Day after day, I dieted and rode horseback, dieted and coached vocally. Night and day I prayed.

I said to Sheila, “If the Good Lord wants me to get Curly, I’ll get it.” She said, “Why, Gordon, of course He does.” And we kept on working, dieting, praying.

Finally, as the weeks went by and the contest for the part narrowed, I couldn’t stand waiting around. So I flew to Spokane to play some golf. I was out on the links with a pro named—so help me—Curly when someone came running out from the clubhouse to tell me my wife was calling. or a moment I was panicked, thinking something was wrong with the kids. I raced to phone and said, “Hello.” “Hello, Curly,” said Sheila—and I knew.



We had hardly started working on “Oklahoma!” when “Carousel” was bought by 20th Century-Fox—and I started aiming for that one. The lead in “Carousel” is not only a singing but an acting role—a big acting role. So I began coaching, and I began praying. I bought the printed story of “Carousel,” and once again our home turned into a theatre. We learned all the music, and all the parts. And I started sending wires to Darryl Zanuck, another friend of mine.

Now let me digress a moment to say I’ve also heard a lot of stories to the effect that producers hate actors and vice versa. But I’ve never personally encountered this either. Why should producers and actors be at each other’s throats when both are after the same thing—the best possible picture? It’s the same as workers in any other trade hating the boss. What sense does this make? The boss can’t get along without you, if you are really good, and you can’t get along without him, if he’s really good. So why fight? Or why be jealous of other fellows in the same sort of job? I openly admire Dean Martin, and Jeff Chandler, and Gene Nelson and all the many other actors who constantly drop in and out of my house as I do at theirs, or whom I encounter on the golf links or in clubs. Personally, I believe you will learn more from the fellowship of friends than you could learn in nine colleges.



So I wired Darryl, and I wired Rodgers and Hammerstein. I coached and coached on the music. They listened—but I listened, too, to the rumors that it was Frank Sinatra whom they wanted.
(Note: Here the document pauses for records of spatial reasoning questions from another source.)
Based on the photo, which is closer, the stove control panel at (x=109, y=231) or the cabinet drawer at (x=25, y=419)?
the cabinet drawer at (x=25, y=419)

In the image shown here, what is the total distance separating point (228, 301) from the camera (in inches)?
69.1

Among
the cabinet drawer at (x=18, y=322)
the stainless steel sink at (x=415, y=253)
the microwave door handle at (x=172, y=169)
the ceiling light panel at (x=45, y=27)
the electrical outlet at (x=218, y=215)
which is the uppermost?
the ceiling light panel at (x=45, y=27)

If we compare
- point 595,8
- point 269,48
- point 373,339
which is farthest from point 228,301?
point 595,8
It’s a curious thing the way that Frank’s and my career have overlapped. One of my biggest breaks came at the time that Frank was getting his first big break, back in the spring of 1943, when he was the rage of the bobbysoxers. One Sunday, he couldn’t show up for his CBS program. I’d just gone to church when CBS called me—the unknown Gordon MacRae—to come over to the studio to stand in for him. Fortunately, a friend (there’s that word again) took the call, chased down to the church for me and Sheila. CBS had said I’d have to be there exactly at noon. It was then five after twelve and I tore out of church and to a phone. “Give me ten minutes,” I gasped. Well, you know they did, or I probably wouldn’t be here now.

So, twelve years after, here were Sinatra and MacRae touching careers again in Hollywood.
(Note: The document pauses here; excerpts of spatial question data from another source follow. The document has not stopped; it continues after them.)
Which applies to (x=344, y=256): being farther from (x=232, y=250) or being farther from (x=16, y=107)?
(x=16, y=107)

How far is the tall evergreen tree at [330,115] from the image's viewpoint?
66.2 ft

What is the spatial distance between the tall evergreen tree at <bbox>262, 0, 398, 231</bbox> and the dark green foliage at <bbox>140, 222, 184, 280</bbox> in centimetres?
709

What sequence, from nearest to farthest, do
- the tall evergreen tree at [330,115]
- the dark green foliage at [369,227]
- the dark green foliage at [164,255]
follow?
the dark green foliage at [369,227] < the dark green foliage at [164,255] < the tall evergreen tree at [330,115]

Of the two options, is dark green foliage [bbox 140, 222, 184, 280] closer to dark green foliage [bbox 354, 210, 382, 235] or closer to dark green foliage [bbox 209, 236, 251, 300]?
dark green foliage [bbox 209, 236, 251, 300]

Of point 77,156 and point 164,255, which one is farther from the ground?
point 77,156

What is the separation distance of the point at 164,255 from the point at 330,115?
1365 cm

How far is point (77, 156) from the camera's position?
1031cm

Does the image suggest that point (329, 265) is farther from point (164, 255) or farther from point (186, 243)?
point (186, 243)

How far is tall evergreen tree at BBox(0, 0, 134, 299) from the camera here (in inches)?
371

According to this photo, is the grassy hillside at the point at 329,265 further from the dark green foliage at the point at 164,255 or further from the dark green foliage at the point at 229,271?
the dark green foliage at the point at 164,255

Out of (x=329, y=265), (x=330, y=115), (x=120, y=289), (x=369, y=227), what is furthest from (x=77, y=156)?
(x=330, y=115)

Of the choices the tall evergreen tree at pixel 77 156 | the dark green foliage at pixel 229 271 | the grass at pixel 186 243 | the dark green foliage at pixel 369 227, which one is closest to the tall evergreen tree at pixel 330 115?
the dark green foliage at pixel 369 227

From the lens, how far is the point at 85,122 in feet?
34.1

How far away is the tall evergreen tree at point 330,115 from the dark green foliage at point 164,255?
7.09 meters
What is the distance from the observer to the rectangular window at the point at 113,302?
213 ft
Then I read he was signed. But my faith persisted. Why? I can’t exactly tell you why. I didn’t know why myself. But this much I knew. There isn’t as much talent in the world as people like to suppose—and I don’t mean just a talent for singing or acting. I mean the talent of being responsible, of doing your job well, of getting along with people, or being kind and of trying to make the other fellow happy because that way you will be happier yourself. No matter what your job, if you really do it well, and honestly like it, you are not going to get fired. And the break—the right break—will come to you, especially if you’re ready for it and work for it.
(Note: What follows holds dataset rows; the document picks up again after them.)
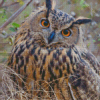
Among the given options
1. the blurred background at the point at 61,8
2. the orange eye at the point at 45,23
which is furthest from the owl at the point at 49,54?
the blurred background at the point at 61,8

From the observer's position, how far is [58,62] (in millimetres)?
1177

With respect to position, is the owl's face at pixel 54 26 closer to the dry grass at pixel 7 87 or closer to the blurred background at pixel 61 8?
the blurred background at pixel 61 8

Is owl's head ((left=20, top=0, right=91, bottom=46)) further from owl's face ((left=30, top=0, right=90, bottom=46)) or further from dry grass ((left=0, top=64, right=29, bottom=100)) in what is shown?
dry grass ((left=0, top=64, right=29, bottom=100))

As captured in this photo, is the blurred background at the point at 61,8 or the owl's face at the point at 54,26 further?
the blurred background at the point at 61,8

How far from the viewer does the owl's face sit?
42.8 inches

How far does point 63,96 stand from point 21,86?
340 millimetres

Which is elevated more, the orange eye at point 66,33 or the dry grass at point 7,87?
the orange eye at point 66,33

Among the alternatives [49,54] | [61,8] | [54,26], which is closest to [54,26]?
[54,26]

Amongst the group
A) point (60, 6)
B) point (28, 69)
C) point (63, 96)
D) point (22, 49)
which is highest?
point (60, 6)

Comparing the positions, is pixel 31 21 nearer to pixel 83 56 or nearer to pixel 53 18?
pixel 53 18

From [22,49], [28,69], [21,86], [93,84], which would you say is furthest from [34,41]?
[93,84]

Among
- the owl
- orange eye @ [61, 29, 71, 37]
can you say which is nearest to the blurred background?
the owl

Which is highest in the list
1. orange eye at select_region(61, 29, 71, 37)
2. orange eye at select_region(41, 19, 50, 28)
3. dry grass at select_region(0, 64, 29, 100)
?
orange eye at select_region(41, 19, 50, 28)

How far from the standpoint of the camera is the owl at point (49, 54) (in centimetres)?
111
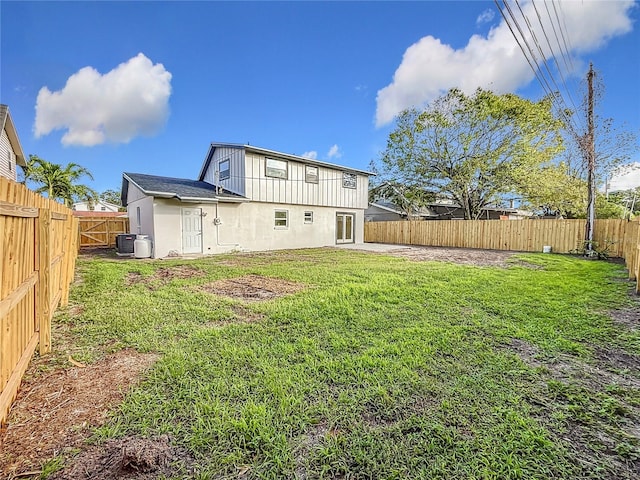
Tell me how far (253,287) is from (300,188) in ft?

My break, with “Carousel,” was the craziest. Twentieth was making it in two processes, in two different widths. Frank refused to make the two versions for the salary he’d been originally signed for and broke his contract. I don’t know whether he was right or wrong in his stand. I have to admit I don’t even care. For he walked out—and I walked in . . . with God’s help, I’m perfectly sure.